Eotaxin is a C-C chemokine that has potent and specific chemotactic activity for eosinophils (27, 28, 29, 30). Eotaxin plays an important part in the pathophysiology of eosinophilic airway inflammation. A variety of cell types are responsible for eotaxin production, including macrophages, T lymphocytes, bronchial epithelial cells, endothelial cells, and fibroblasts (31, 32, 33, 34, 35). However, fibroblasts are considered the major source of eotaxin (34, 35, 36). Recently, IL-4 and TNF-α were reported to synergistically promote the secretion of eotaxin in human skin and nasal fibroblasts (14, 34). IL-13 shares many biological properties with IL-4 and has similar effects in human airway epithelial cells (37, 38) and fibroblasts (17). Synergism between IL-4 and TNF-α is ascribed to the finding that transcription factor STAT-6 activated by IL-4 signals and NF-κB activated by TNF-α stimulation bind to an overlapping binding site on the eotaxin promoter proximal region, thereby amplifying response (39). In our study, STAT-6-dependent pathways were also presumably involved in the IL-13-induced up-regulation of CysLT1R expression.
The synergistic effect of IL-13 and LTC4 might not involve a CysLT1R-dependent mechanism. Recently, Panettieri et al. (40) reported that LTD4 augments proliferation of human airway smooth muscle induced by epidermal growth factor (EGF). The precise mechanism underlying this synergy is unknown, but can be explained by convergence between LTD4 signals via a G protein-coupled receptor and EGF signals via an EGFR tyrosine kinase. Such signal convergence might participate in the synergism between IL-13 and LTD4, but this possibility is unlikely, because our study showed that eotaxin production was increased not only by simultaneous stimulation with LTC4 and IL-13 but also by stimulation with LTC4 alone after 24-h pretreatment with IL-13.

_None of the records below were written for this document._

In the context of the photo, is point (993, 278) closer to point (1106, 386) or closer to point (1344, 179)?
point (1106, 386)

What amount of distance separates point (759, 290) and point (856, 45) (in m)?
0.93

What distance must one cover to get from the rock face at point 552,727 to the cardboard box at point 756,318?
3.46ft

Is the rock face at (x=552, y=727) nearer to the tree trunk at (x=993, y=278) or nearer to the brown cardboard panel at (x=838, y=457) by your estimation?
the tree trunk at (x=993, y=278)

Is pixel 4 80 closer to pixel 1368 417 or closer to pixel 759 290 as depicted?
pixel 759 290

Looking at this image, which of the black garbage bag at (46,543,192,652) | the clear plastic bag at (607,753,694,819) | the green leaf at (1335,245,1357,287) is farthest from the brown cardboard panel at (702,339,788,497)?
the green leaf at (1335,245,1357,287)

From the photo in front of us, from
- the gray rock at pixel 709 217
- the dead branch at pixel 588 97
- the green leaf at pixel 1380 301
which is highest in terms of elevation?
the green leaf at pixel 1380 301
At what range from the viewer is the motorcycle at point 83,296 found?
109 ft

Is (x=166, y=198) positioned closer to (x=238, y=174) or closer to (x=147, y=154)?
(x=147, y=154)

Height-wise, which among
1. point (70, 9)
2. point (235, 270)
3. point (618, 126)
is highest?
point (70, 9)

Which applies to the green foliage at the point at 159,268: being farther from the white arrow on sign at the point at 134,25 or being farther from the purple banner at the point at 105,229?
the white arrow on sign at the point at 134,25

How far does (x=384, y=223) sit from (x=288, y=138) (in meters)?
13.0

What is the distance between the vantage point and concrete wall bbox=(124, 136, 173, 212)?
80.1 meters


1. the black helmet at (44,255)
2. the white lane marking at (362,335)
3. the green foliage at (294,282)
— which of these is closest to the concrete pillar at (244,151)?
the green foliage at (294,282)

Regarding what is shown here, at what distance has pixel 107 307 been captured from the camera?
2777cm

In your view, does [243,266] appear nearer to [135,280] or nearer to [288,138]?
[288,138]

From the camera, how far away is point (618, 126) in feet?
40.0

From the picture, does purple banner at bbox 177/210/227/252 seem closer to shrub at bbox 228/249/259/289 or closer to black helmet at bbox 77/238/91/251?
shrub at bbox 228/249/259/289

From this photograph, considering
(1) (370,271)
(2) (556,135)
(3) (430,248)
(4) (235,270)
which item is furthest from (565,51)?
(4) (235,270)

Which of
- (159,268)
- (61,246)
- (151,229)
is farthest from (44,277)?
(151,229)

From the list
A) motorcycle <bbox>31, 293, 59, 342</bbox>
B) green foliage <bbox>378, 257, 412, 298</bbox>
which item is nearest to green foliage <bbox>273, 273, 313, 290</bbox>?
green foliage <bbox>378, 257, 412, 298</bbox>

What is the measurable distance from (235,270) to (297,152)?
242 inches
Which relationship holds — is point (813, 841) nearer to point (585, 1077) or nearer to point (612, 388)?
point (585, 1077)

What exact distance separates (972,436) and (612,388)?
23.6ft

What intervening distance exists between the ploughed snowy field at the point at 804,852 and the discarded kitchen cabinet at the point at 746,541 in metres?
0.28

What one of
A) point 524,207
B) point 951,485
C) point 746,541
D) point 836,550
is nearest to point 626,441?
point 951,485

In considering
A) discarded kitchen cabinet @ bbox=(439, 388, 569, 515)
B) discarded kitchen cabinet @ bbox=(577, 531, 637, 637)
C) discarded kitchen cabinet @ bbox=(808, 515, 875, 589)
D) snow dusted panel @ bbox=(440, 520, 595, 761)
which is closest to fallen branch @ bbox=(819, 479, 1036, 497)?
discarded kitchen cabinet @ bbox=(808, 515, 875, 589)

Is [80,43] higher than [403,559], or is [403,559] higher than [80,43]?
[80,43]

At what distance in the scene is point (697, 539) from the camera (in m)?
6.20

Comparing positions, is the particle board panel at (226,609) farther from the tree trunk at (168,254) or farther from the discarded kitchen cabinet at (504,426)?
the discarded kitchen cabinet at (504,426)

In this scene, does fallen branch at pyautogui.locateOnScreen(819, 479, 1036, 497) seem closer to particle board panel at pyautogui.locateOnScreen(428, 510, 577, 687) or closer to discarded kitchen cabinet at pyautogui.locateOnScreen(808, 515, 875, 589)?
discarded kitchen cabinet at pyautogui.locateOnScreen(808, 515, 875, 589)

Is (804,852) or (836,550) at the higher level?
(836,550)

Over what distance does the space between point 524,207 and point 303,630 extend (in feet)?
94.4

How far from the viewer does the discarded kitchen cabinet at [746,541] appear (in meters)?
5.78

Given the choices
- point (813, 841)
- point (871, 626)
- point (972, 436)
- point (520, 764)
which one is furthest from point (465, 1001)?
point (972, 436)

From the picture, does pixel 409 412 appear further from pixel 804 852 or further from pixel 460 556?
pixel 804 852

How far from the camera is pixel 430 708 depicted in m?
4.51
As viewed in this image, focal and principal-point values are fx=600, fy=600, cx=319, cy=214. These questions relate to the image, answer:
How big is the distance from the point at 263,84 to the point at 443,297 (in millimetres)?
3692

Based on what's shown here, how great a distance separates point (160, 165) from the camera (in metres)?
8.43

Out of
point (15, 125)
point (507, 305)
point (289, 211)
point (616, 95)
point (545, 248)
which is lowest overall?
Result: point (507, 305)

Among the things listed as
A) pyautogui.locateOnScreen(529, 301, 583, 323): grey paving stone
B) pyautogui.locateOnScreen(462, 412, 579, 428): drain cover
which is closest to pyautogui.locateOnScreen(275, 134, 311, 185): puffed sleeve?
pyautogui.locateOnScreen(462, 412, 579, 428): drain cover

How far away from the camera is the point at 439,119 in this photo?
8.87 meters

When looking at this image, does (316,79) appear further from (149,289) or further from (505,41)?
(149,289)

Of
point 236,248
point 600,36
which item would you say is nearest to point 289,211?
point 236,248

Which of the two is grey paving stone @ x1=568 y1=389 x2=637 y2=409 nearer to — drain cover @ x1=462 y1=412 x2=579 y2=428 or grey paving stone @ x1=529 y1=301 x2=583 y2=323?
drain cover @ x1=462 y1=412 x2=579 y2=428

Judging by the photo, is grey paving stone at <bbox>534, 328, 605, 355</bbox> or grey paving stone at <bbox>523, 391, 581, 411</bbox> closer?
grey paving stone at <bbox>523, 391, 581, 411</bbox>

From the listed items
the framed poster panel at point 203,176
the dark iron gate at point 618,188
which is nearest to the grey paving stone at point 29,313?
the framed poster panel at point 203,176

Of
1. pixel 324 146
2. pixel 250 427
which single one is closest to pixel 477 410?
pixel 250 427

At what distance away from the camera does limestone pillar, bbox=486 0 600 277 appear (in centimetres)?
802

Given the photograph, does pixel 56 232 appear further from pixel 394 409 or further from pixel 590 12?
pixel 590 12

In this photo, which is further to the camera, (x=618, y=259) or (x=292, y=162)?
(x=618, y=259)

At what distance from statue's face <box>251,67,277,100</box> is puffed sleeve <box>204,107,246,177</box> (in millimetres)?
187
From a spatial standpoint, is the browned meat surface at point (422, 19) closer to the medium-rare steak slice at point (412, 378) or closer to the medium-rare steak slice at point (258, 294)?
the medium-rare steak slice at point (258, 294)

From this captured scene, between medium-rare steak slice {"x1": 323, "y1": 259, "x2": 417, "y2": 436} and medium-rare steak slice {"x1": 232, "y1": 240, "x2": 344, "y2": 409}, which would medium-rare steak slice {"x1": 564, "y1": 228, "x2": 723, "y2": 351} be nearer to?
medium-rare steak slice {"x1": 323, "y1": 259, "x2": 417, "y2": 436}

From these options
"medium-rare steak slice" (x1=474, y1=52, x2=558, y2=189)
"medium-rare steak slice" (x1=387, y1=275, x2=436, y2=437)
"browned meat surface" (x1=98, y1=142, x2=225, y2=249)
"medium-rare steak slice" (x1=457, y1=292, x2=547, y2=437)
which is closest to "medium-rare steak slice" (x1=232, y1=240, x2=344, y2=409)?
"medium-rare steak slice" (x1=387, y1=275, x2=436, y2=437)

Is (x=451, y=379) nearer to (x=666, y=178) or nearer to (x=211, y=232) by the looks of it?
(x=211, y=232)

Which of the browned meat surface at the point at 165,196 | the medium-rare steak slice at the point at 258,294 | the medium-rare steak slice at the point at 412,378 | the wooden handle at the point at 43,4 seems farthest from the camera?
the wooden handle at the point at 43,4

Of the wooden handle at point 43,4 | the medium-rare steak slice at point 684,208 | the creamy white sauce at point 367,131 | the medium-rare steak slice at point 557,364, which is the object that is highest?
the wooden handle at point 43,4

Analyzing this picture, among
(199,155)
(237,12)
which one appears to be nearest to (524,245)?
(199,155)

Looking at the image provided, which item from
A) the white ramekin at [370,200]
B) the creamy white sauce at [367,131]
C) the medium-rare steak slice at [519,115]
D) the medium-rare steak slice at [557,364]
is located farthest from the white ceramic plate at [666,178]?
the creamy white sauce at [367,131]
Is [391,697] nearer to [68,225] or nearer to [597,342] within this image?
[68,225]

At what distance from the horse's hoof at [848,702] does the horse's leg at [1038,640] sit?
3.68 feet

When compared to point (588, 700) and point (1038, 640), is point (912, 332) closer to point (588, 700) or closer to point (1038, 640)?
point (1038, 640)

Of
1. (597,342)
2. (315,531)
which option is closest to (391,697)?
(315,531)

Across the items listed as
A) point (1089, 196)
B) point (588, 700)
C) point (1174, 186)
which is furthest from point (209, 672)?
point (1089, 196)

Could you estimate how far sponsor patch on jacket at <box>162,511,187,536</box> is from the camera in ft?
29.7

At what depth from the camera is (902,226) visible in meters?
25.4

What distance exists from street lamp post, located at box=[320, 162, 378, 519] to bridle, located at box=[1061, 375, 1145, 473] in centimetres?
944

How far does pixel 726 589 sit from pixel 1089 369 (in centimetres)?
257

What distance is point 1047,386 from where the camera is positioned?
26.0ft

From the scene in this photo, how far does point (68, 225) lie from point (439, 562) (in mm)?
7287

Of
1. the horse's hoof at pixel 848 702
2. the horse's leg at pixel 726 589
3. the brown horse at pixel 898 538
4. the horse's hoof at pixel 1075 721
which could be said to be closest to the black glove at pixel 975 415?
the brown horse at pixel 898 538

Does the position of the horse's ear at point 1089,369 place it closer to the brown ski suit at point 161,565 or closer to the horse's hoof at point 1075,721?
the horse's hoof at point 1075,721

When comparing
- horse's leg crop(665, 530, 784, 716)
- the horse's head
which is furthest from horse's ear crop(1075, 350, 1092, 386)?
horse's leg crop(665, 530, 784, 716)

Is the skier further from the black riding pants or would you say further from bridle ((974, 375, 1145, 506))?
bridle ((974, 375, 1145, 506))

Pranlukast and montelukast are specific LTRAs that can inhibit CysLT-induced bronchospasm. Recent studies have demonstrated that a single exposure of guinea pigs to aerosolized LTD4 produces a significant accumulation of eosinophils in the lung and BAL fluid, which persists for at least 4 wk after challenge. Pranlukast significantly inhibited both the bronchoconstriction and the immediate (24 h) and sustained (4 wk) eosinophil influx into the airways (41). Pranlukast also reduces infiltration of inflammatory cells, including eosinophils, in the bronchial mucosa of patients with asthma (42). In the present study, LTRAs inhibited LTC4-induced eotaxin production by fibroblasts and reduced eosinophil migration. These findings support the therapeutic usefulness of LTRA for eosinophilic inflammation.
In conclusion, we have shown that IL-13 synergistically augmented eotaxin production by LTC4 via up-regulation of CysLT1R expression on lung fibroblasts and that a CysLT1R antagonist can suppress eosinophilic recruitment to the airway through both direct and indirect mechanisms.
We thank Kiyoko Abe and Yasuko Nonaka for their excellent technical assistance.
Abbreviations used in this paper: CysLT, cysteinyl leukotriene; LT, leukotriene; LTRA, LTR antagonist; HFL-1, human fetal lung fibroblast; CT, threshold cycle; AM, alveolar macrophage; SMC, smooth muscle cell; BAL, bronchoalveolar lavage; EGF, epidermal growth factor.